De Iguala a Tierra Blanca

El reciente caso de Tierra Blanca tiene similitudes notables con el de Iguala. En ambos están involucrados policías y grupos criminales. En ambos el móvil es incierto. En ambos se advierte la desconfianza en las autoridades. En ambos predomina la incertidumbre. En ambos la búsqueda de desaparecidos ha llevado al hallazgo de numerosas fosas con cadáveres.

La cifra es aterradora: se calcula que en México hay alrededor de 26 mil personas desaparecidas. Parece claro que la gran mayoría de esas desapariciones son obra de la delincuencia organizada, pero también es claro, tenebrosamente claro diría Machado, que en varias de ellas han participado policías y que las autoridades jurídicamente competentes han dado muestras de una incapacidad descorazonadora para esclarecer los casos y atrapar a los responsables.

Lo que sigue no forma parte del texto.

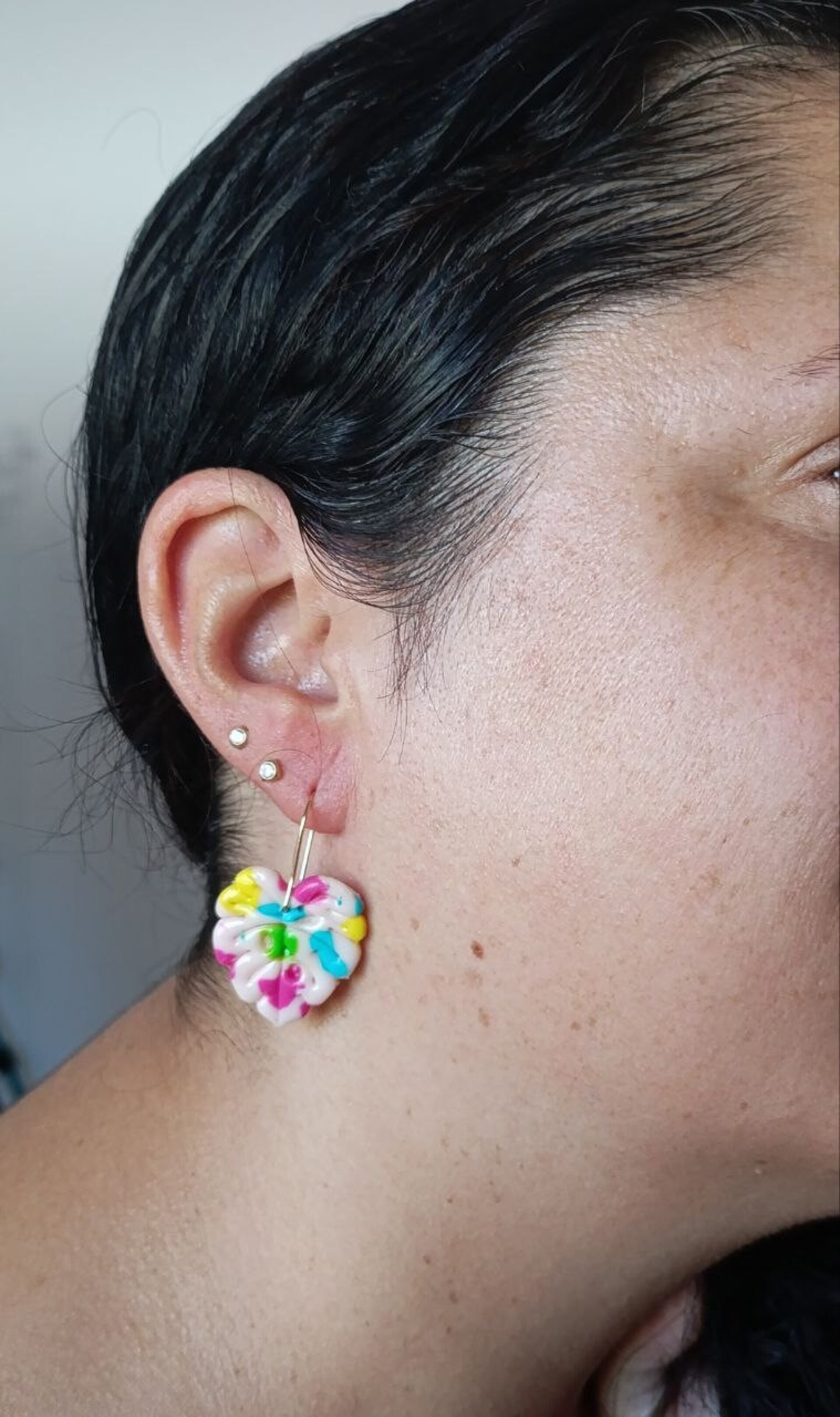 Pendientes de Arcilla polimerica modelo Adán Colorido - 4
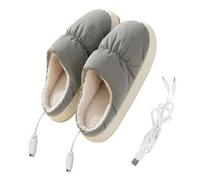IMIKEYA Pantoufles Chauffants Électriques USB pour Intérieur Pantoufles en Peluche Gris Chauffe-Pieds D’Hiver Confortables Isolants 1 Paire Accessoires de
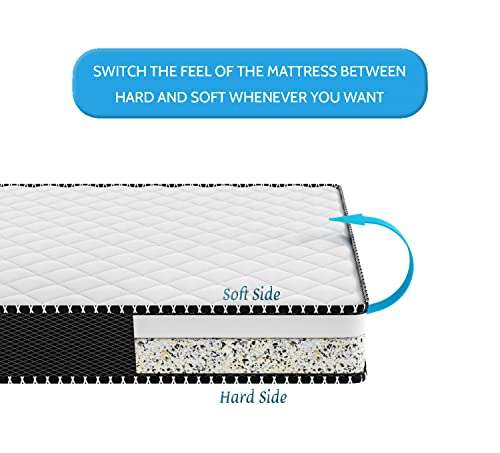 Comforto Duplex 4 Inch Dual Comfort Foam Mattress (72x36x4 Inch, Single Size Mattress) | Medium Soft & Hard Comfort | Quilted Top 5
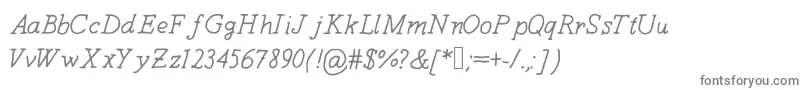 Anothersunday-fontti – harmaat kirjasimet valkoisella taustalla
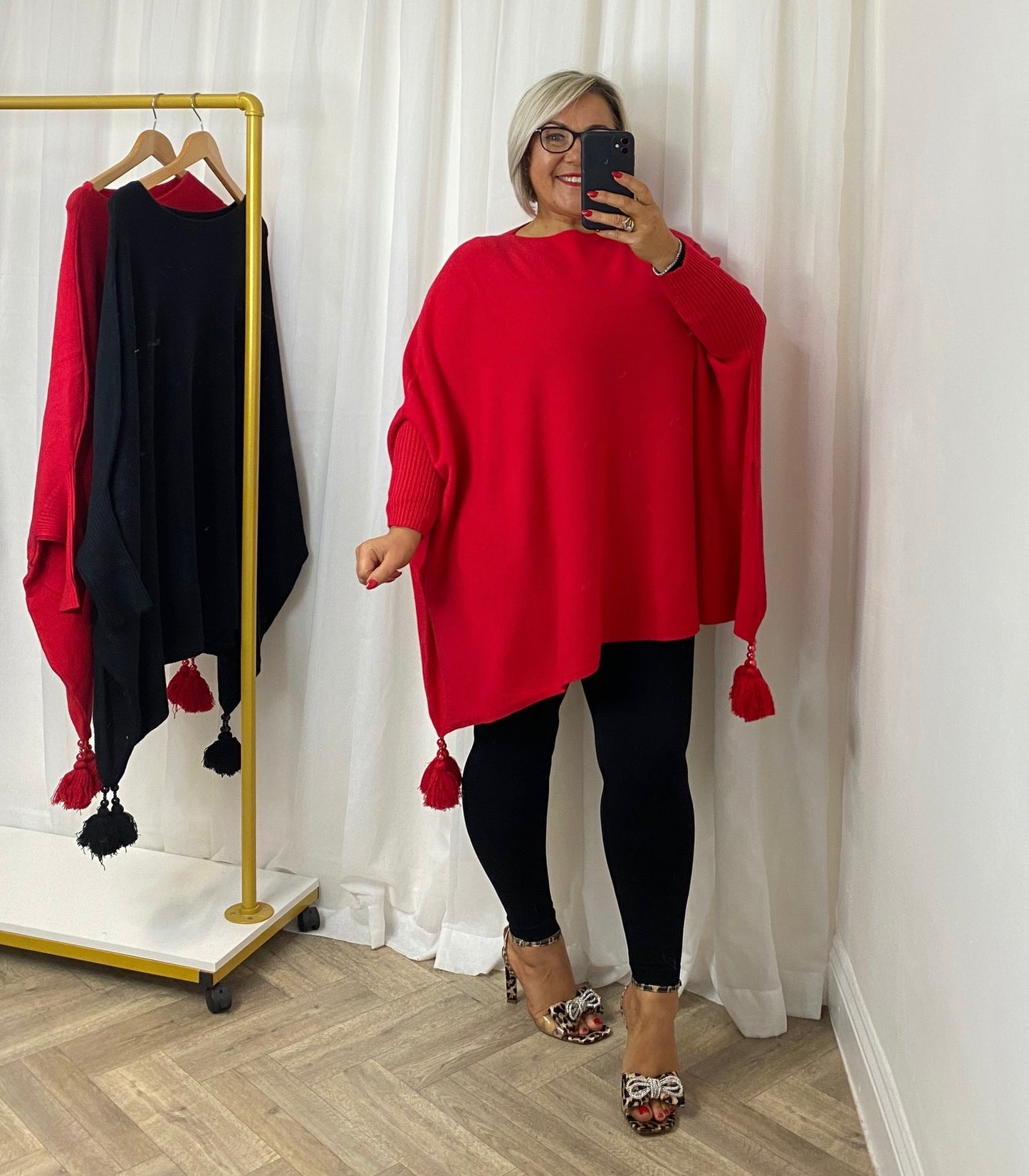 Red Knit Tassel Poncho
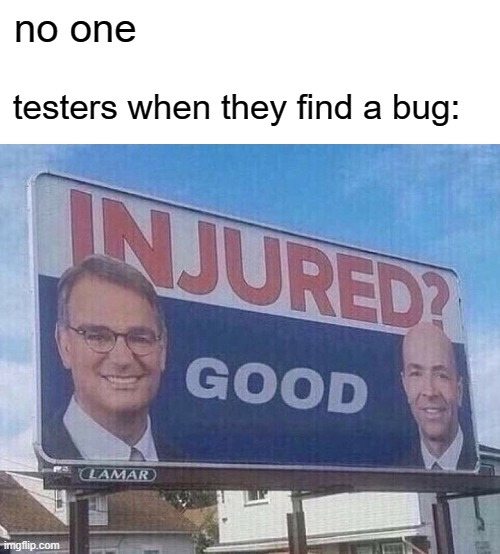 Testers |  no one; testers when they find a bug: | image tagged in programmers | made w/ Imgflip meme maker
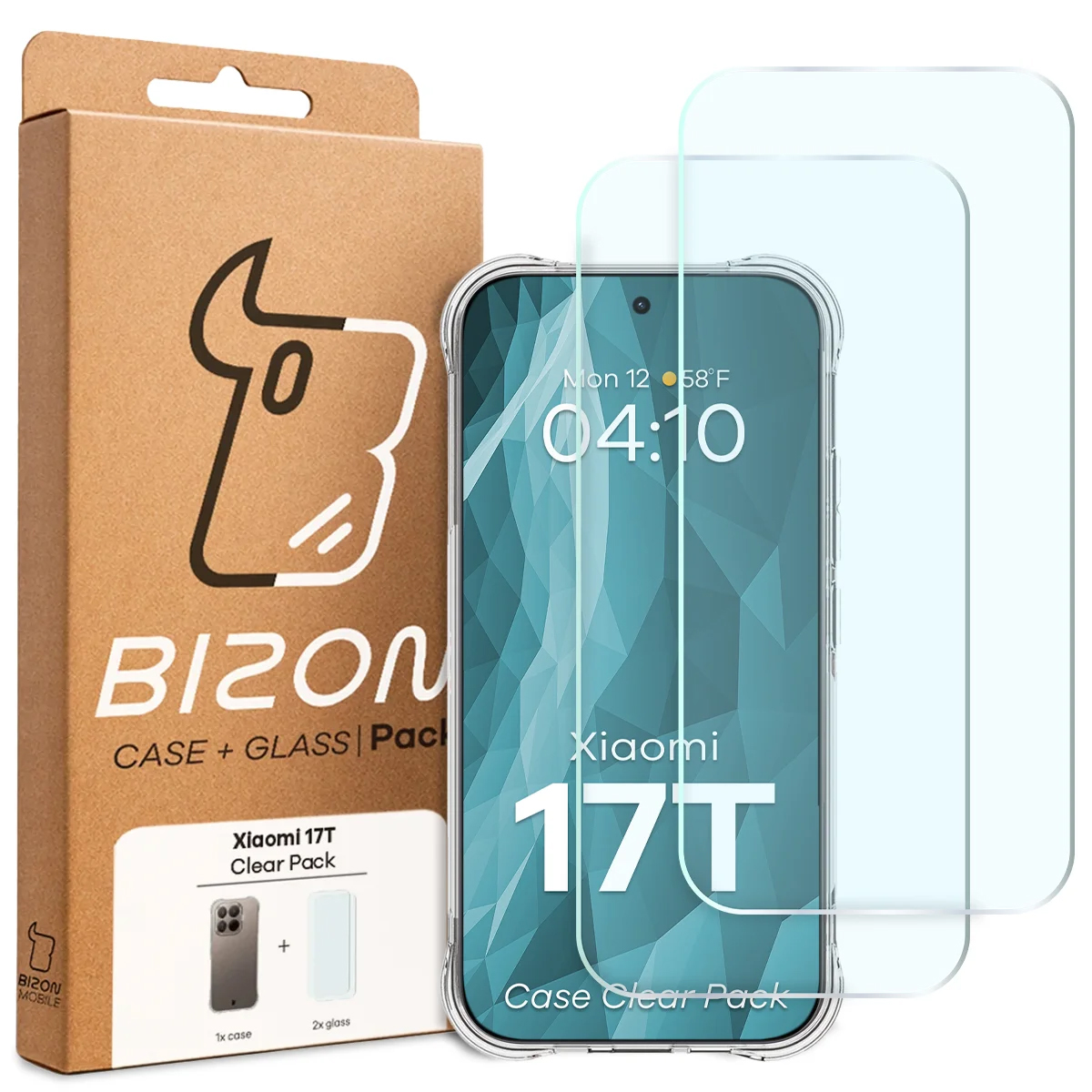 Przód pudełka Bizon Case+Glass z dedykowaną etykietą do Xiaomi 17T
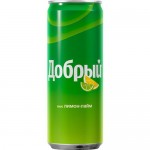 Напиток безалкогольный сильногазированный ароматизированный со вкусом  Лимон - Лайм  Добрый 0.25л ЖБ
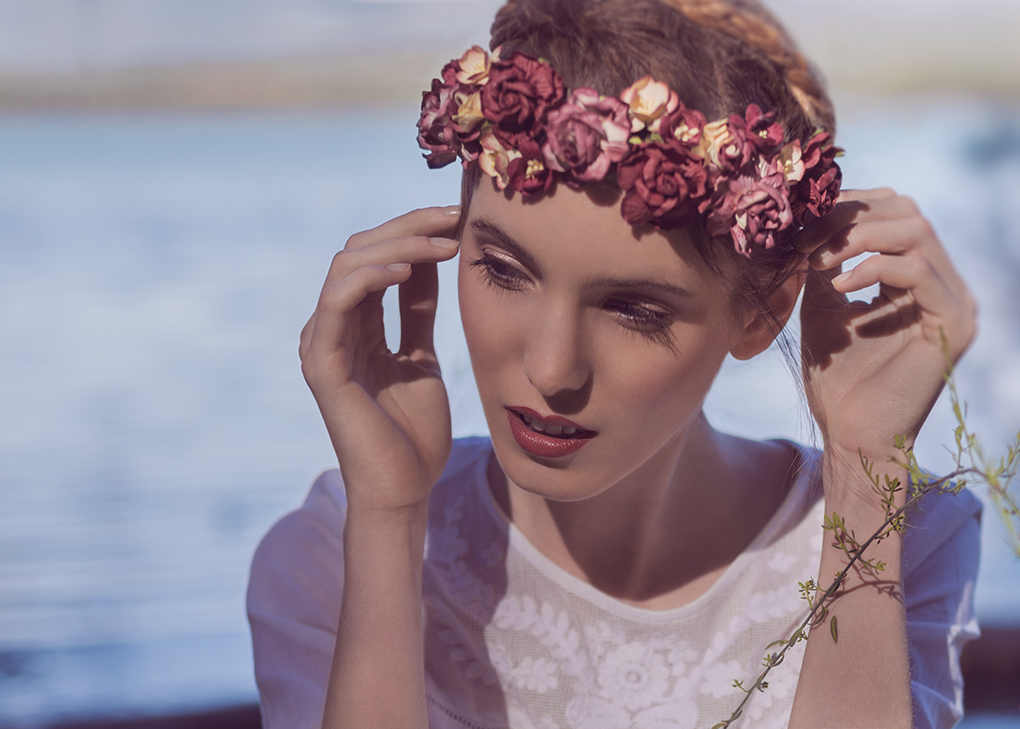 outdoors fire lake girl naif romantic book floral crown Outdoors Fashion model angency editorial boho concept spain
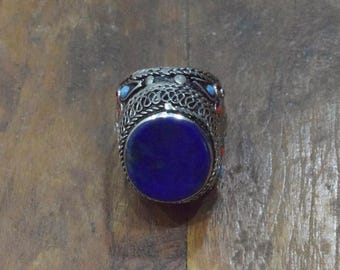 Middle Eastern Silver Blue Lapis Ring Size 7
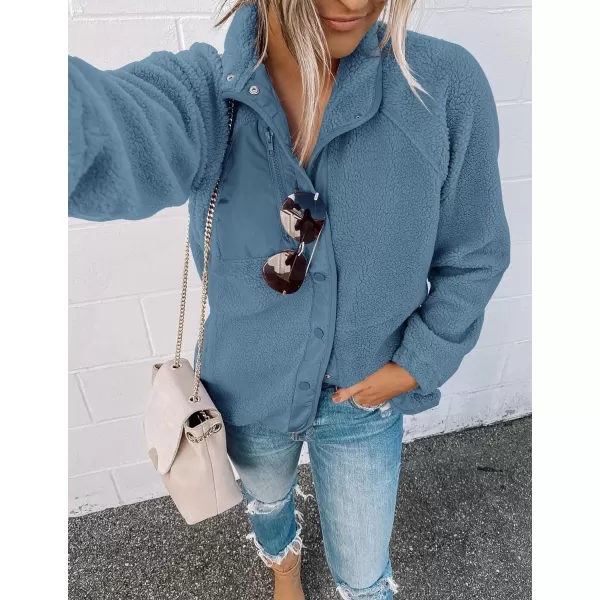 imageZESICA Womens Fall Winter Sherpa Fleece Jacket Casual Long Sleeve Button Down Fuzzy Shacket Outerwear CoatBlue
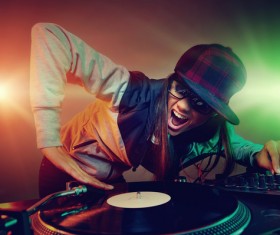 Passion female DJ Stock Photo 03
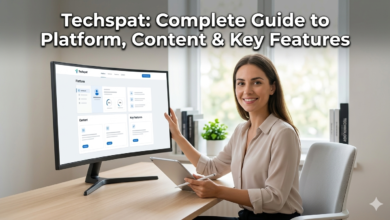 Woman smiling at her desk with a tablet and a large Techspat monitor displaying analytical data dashboard and the text "Techspat Complete Guide."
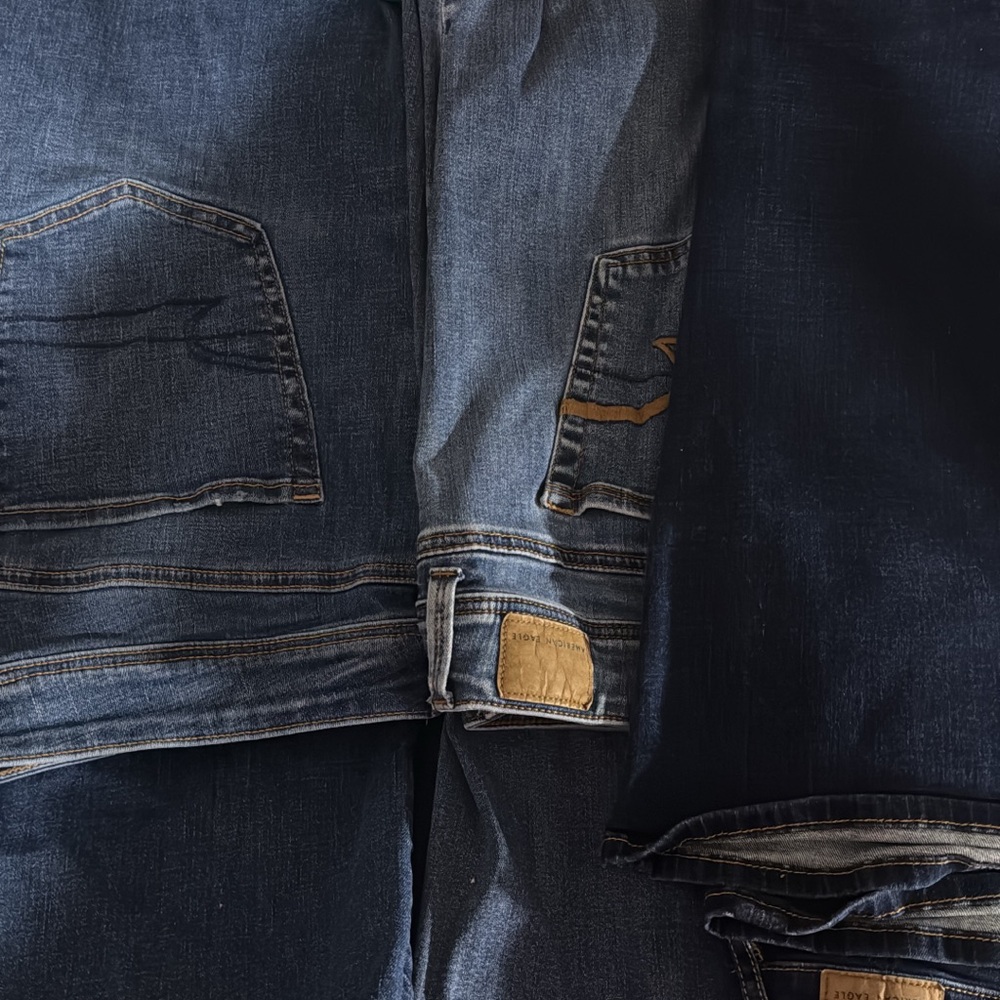 American Eagle Blue Flare Wide Leg Jeans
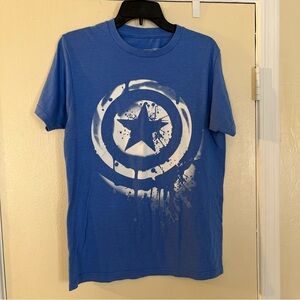 Marvel Blue Captain America Short Sleeve Tee Small Good Condition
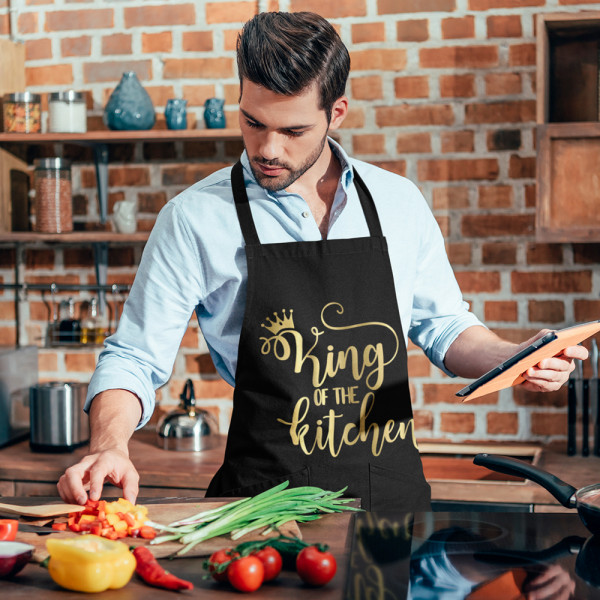 Puuvilla esiliina "King of the kitchen"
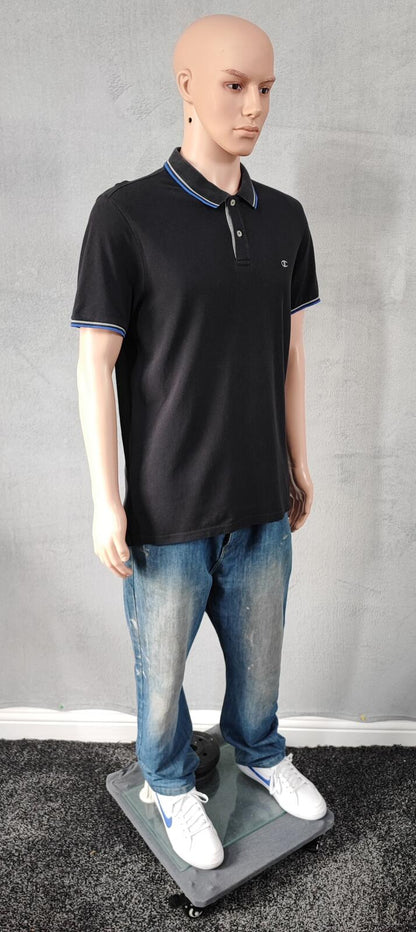Vintage Champion Embroidered Logo Polo Shirt Faded Black Retro 90s Men's Size M
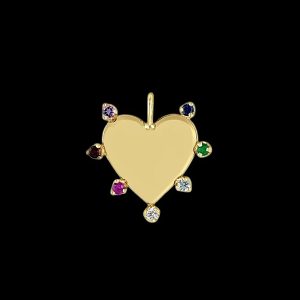 925 Silver Gold Beautiful Diamond Heart Pendant, Multi Color Heart Diamond Pendant, Diamond Heart Shape Necklace, Heart Pave Diamond Charm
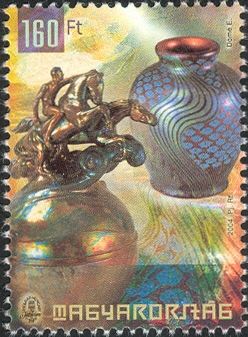 Decorative vase with twin riders, 1902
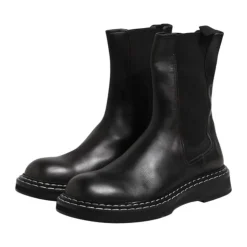 Black Leather Mid Calf Boots with Logo
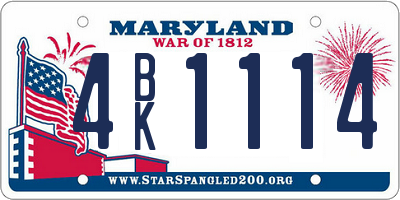 MD license plate 4BK1114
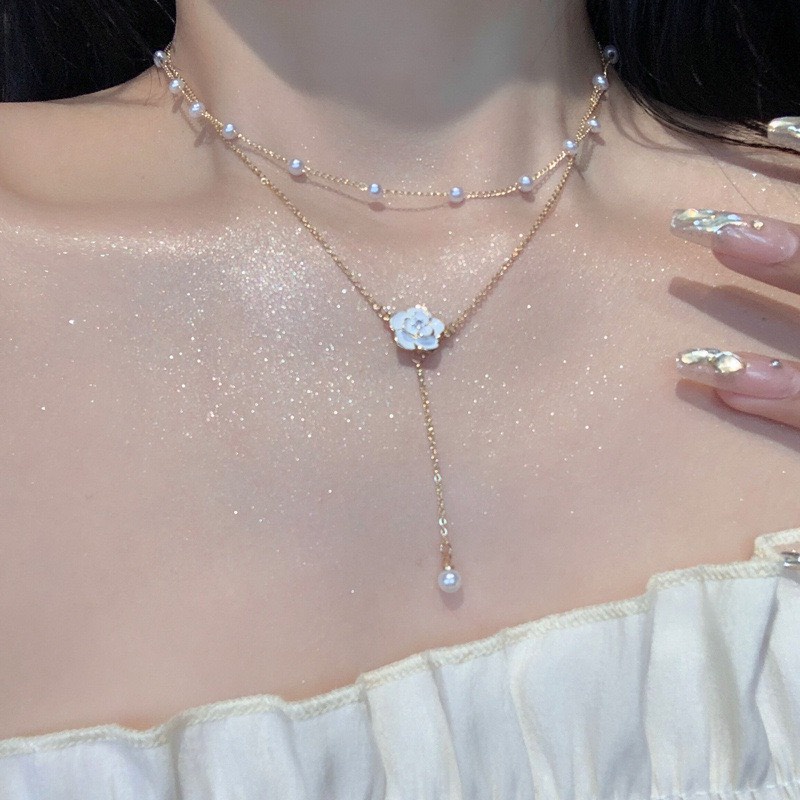 Dây Chuyền Hoa Trà Đính Ngọc 2 lớp HOT TREND - MPK0063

Esa lastimosa incapacidad se observa asimismo respecto de la persecución del resto de los delitos. Nuestro Ministerio Público, en el ámbito federal y en las entidades federativas, se caracteriza, ¡ay!, por sus actuaciones ineptas, negligentes y a menudo corruptas. En alguna ocasión lo comparé con el demiurgo del que hablaba la secta de los gnósticos: un demonio malvado que había creado al mundo, cuya obra, por ende, no podía ser sino mala. En México el Ministerio Público parece diseñado perversamente para no funcionar bien.

Lo seguiré diciendo mientras siga siendo cierto: en los discursos oficiales y en las promesas de campaña, la seguridad pública y la procuración de justicia son temas prioritarios, de urgente resolución; pero los gobiernos no han tomado las medidas conducentes para revertir la inepcia de las policías y de los órganos persecutores de los delitos.

La proliferación de secuestros, homicidios dolosos, extorsiones, desapariciones y desplazamientos se debe, por una parte, a la absurda guerra contra las drogas, en la que la victoria es imposible, y por otra a los vacíos de autoridad en amplias franjas del territorio nacional y a la indefendible situación de los cuerpos policiales y las procuradurías de justicia.

Enmendar a profundidad esas instituciones requiere de un empeño sostenido y de erogaciones considerables. Como aquel memorable anuncio de un excelente whisky: se ve caro; lo es. Pero mucho más onerosa, en términos económicos y humanos, resulta la tragedia que día a día se vive en diversas regiones del país.

Se ha dedicado un enorme esfuerzo y un gran gasto a reformar el sistema de procedimiento penal. El nuevo posiblemente sea mejor que el antiguo, pero su aplicación no tendrá incidencia alguna ni en la seguridad pública ni en la procuración de justicia.

Lo diré con un ejemplo futbolístico: si el Barcelona jugara en la cancha de los Dorados de Sinaloa seguiría siendo el mejor equipo del mundo. En cambio, si los Dorados jugaran en el Camp Nou no mejorarían en lo más mínimo su calidad de juego.

El procedimiento penal que se está instaurando paulatinamente, y que deberá estar íntegramente vigente en todo el país en unos cuantos meses, contará con las policías y los ministerios públicos de siempre. Un minúsculo segmento de presuntos delincuentes será llevado a juicio, como siempre. La impunidad escandalosa seguirá siendo la constante.

Esa tristeza no es una fatalidad. No está escrita en el cielo como una realidad inmodificable. Podemos transformar a nuestras policías y a nuestros ministerios públicos en instituciones altamente profesionales, confiables y eficaces si damos los pasos adecuados: salarios y prestaciones laborales acordes con la importancia de las funciones que desempeñan, selección y capacitación rigurosas de los aspirantes, recursos materiales —incluyendo, por supuesto, los tecnológicos— óptimos, supervisión estricta de sus tareas, plazas suficientes y distribuidas territorialmente según las necesidades.

Se ha reiterado innumerables veces que el principal deber del Estado, de todo Estado, es brindar un nivel aceptable de seguridad pública a los gobernados. En México esa es una de nuestras asignaturas pendientes, la más urgente, la más inaplazable. No se conseguirá con discursos ni con promesas sino dando los pasos plausibles en la dirección adecuada.